The observations also show this short burst has released between 100 and 1000 less energy than typical long GRBs.

"The burst itself was followed after about 200-300 seconds by another, less-energetic flare. It is unlikely that this can be produced by the merger of two neutron stars. We therefore conclude that the most probable scenario for the origin of this burst is the collision of a neutron star with a black hole" - Sergio Campana (INAF-Brera), co-author of the paper.

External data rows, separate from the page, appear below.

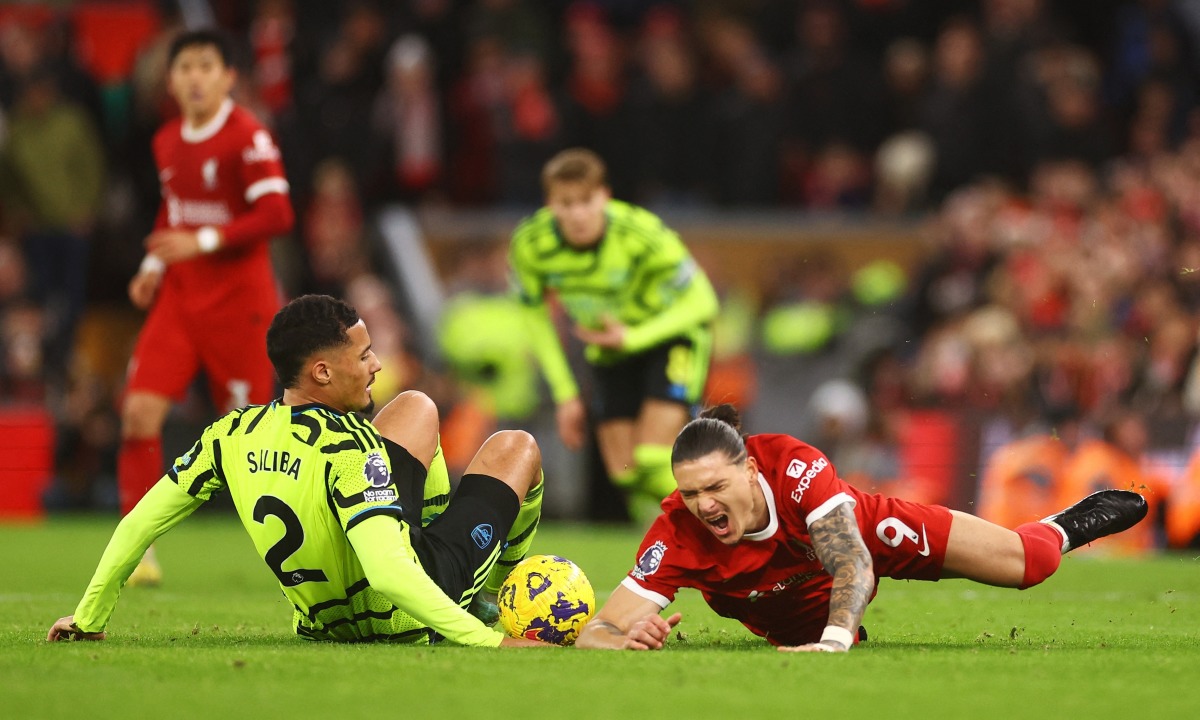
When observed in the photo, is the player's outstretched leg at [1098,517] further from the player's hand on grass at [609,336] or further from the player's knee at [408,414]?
the player's hand on grass at [609,336]

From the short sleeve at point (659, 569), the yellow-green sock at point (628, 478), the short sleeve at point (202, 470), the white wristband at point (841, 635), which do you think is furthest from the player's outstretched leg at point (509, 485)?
the yellow-green sock at point (628, 478)

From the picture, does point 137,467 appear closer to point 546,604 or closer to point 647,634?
point 546,604

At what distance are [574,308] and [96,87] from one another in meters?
8.11

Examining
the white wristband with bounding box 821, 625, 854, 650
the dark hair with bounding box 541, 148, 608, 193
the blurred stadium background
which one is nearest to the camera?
the white wristband with bounding box 821, 625, 854, 650

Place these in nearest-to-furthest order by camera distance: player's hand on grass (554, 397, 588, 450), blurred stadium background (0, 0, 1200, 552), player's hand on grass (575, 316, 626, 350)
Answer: player's hand on grass (575, 316, 626, 350)
player's hand on grass (554, 397, 588, 450)
blurred stadium background (0, 0, 1200, 552)

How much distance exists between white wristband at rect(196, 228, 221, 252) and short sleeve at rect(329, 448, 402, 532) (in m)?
3.67

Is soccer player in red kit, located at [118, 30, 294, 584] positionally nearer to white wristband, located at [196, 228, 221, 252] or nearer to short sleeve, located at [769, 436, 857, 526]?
white wristband, located at [196, 228, 221, 252]

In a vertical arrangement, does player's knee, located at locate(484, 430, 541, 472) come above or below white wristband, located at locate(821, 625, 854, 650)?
above

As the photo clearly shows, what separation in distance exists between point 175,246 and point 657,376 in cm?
307

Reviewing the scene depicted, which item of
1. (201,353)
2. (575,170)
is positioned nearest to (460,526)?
(201,353)

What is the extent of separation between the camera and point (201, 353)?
975 cm

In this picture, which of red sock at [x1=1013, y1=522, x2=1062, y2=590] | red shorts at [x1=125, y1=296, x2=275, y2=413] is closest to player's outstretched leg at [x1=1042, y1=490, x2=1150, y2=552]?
red sock at [x1=1013, y1=522, x2=1062, y2=590]

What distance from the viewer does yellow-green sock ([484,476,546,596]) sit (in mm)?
7160

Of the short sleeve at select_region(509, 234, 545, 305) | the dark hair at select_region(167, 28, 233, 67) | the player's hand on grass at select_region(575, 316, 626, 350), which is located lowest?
the player's hand on grass at select_region(575, 316, 626, 350)
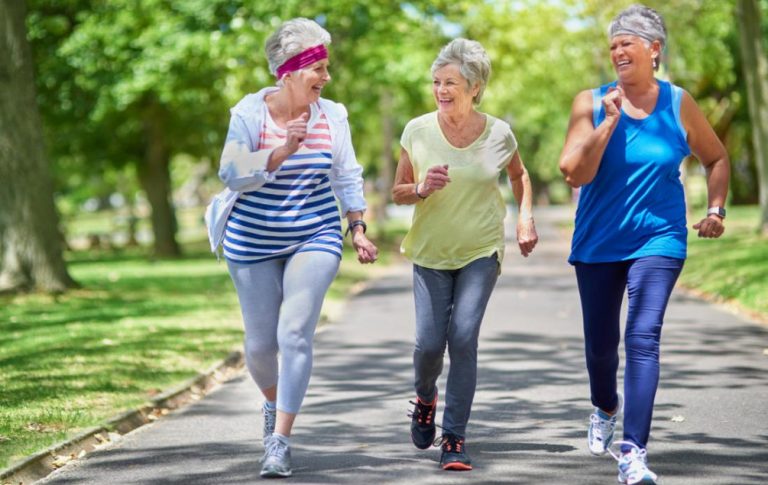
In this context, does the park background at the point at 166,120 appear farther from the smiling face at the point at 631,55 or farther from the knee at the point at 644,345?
the smiling face at the point at 631,55

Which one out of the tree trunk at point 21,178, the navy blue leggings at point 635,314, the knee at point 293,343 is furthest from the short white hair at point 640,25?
the tree trunk at point 21,178

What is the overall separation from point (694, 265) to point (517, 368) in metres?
11.5

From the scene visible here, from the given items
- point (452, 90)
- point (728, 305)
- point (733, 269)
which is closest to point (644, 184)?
point (452, 90)

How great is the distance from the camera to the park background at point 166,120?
1084 cm

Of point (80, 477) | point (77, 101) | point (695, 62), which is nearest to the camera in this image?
point (80, 477)

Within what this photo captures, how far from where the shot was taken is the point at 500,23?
35094 millimetres

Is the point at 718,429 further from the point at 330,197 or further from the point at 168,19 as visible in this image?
the point at 168,19

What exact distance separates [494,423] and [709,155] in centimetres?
221

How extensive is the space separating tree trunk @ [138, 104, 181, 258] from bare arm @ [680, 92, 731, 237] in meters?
26.8

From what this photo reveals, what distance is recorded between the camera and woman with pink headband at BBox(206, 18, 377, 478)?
5.82m

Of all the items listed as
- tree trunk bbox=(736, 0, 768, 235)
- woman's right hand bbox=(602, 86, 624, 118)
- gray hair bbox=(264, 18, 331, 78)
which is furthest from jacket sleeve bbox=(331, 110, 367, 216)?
tree trunk bbox=(736, 0, 768, 235)

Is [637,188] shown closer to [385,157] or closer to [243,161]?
[243,161]

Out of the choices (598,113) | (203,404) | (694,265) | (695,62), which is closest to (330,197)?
(598,113)

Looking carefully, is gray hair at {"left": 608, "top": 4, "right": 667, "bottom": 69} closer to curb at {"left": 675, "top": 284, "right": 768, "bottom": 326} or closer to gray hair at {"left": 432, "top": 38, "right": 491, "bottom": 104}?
gray hair at {"left": 432, "top": 38, "right": 491, "bottom": 104}
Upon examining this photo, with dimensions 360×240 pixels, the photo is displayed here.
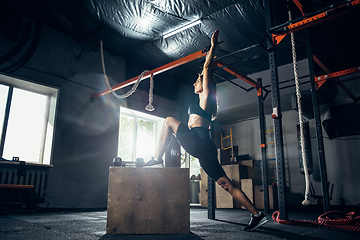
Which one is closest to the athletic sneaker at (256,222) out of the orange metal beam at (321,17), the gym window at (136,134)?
the orange metal beam at (321,17)

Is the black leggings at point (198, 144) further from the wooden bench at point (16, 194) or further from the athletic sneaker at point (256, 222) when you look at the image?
the wooden bench at point (16, 194)

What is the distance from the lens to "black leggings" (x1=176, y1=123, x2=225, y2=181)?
7.32ft

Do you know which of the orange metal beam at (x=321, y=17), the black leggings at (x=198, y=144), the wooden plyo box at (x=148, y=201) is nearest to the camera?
the wooden plyo box at (x=148, y=201)

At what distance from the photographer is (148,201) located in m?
2.07

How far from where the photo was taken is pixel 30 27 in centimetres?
498

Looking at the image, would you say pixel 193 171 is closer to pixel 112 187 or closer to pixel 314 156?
pixel 314 156

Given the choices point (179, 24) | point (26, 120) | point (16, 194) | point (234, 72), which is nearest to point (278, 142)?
point (234, 72)

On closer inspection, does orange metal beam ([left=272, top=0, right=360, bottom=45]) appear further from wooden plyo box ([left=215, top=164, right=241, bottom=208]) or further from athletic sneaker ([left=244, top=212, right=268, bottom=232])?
wooden plyo box ([left=215, top=164, right=241, bottom=208])

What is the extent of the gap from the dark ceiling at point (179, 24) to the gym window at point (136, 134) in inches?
67.1

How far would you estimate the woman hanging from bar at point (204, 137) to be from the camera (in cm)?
224

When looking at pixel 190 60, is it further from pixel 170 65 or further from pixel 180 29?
pixel 180 29

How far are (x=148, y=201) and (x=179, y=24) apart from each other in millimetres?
4014

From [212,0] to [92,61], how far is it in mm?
3161

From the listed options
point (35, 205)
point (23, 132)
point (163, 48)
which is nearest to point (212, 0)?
point (163, 48)
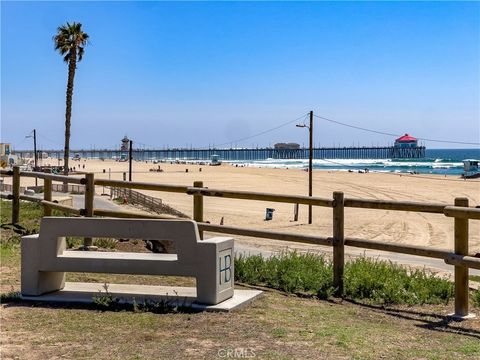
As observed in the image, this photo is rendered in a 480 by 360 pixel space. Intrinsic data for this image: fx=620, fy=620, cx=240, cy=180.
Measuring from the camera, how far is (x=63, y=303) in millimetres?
6168

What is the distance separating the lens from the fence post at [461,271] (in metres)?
6.30

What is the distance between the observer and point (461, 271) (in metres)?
6.39

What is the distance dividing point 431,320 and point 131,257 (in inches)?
121

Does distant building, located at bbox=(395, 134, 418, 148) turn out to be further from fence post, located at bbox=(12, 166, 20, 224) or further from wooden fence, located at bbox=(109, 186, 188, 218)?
fence post, located at bbox=(12, 166, 20, 224)

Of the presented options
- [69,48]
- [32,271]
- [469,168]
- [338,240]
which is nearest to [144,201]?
[69,48]

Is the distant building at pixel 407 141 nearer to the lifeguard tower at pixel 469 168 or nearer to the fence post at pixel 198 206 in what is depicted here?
the lifeguard tower at pixel 469 168

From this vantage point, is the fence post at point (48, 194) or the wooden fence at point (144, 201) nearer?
the fence post at point (48, 194)

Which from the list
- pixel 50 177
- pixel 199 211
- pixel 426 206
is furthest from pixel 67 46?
pixel 426 206

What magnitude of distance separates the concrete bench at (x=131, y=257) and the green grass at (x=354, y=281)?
4.47 feet

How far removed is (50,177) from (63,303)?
4.70m

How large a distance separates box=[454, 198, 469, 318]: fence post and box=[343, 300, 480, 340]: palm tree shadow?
6.3 inches

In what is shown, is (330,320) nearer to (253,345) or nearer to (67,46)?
(253,345)

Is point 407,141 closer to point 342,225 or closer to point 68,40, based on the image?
point 68,40

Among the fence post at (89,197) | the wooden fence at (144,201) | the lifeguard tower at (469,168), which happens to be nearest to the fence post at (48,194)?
the fence post at (89,197)
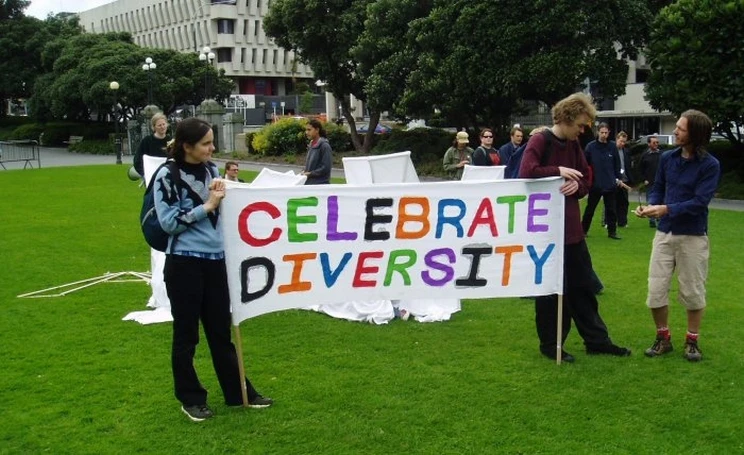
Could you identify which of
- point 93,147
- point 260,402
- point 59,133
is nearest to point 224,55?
point 59,133

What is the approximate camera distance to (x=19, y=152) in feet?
121

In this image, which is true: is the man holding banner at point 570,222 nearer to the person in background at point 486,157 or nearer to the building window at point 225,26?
the person in background at point 486,157

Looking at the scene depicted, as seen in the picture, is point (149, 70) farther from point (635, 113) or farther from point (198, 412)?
point (198, 412)

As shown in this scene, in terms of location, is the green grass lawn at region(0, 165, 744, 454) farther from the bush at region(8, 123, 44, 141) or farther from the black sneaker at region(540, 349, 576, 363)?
the bush at region(8, 123, 44, 141)

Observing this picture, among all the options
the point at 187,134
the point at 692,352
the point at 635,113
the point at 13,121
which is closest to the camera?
the point at 187,134

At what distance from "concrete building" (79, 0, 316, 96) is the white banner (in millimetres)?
75011

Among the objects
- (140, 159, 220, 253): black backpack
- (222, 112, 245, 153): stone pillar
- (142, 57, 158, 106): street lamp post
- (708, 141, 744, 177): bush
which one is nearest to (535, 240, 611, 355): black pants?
(140, 159, 220, 253): black backpack

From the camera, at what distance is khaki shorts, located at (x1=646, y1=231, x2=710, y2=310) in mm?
6023

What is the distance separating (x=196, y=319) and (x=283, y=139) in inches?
1296

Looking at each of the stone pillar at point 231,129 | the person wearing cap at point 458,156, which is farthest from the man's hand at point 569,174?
the stone pillar at point 231,129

In the case of a merger between a neutron star and a black hole, the neutron star may be only partially disrupted in the initial plunge. The remainder may orbit the black hole, transferring mass at closest approach ("periastron"), until the neutron star mass is reduced to less than 2 tenths of the mass of the sun, where it expands to disruption. The activity may thus extend over few tens of seconds, unlike the case of a merging between two neutron stars.